O Brasil realmente está no “rumo certo”. Observando o Chile já é possível começar notar a extensão e profundidade do abismo.


NOTAS DA EDIÇÃO:
(1) Documento resultante de reunião do governo estadunidense e representantes do Banco Mundial, Fundo Monetário Internacional e Banco Interamericano de Desenvolvimento (BID) ocorrida na capital dos Estados Unidos em 1989 e que traçava as diretrizes para aprofundamento do modelo neoliberal nos países da América Latina, especialmente as ‘reformas’ de desmonte do Estado e a perspectiva de abandono da noção de direitos sociais para a adoção de políticas focalizadas e compensatórias de assistência, a abertura das economias nacionais as medidas de ‘ajuste fiscal’.

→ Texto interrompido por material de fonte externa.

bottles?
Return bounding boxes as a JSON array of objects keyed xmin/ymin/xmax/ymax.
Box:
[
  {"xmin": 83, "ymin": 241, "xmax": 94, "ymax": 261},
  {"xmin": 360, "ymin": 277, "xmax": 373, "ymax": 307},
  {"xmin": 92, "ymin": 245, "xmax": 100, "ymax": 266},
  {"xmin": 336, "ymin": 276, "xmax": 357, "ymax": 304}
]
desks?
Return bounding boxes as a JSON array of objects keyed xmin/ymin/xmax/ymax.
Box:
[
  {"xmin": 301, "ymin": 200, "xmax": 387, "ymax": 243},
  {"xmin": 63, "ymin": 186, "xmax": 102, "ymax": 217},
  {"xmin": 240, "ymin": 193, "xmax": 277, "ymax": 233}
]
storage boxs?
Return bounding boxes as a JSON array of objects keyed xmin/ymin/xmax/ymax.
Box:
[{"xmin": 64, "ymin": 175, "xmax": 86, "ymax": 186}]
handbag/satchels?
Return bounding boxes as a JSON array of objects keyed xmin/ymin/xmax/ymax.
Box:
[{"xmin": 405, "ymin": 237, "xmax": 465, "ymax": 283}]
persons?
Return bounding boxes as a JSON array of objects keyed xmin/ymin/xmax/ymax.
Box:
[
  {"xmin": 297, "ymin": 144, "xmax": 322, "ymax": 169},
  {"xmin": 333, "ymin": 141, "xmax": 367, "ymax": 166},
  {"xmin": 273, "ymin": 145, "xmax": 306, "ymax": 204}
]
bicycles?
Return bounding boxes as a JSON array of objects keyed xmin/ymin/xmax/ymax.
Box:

(2) Um dos primeiros institutos de pensamento liberal-conservador fundado no pós Segunda Guerra Mundial, em abril de 1974, na Suíça, pelo austríaco Friedrich Von Hayek (considerado o economista pai do neoliberalismo). Foi presidida também por Milton Friedman, dentre outros expoentes do pensamento que prega o “estado mínimo” no controle e regulação das ações do capital. Pode ser considerado o primeiro Think Thank conservador contemporâneo.

(3) Outro economista liberal-conservador, o austríaco Ludwig von Mises defendeu o aprofundamento do modelo neoliberal. Seu instituto mantém tentáculos em diversos países, incluindo o Brasil.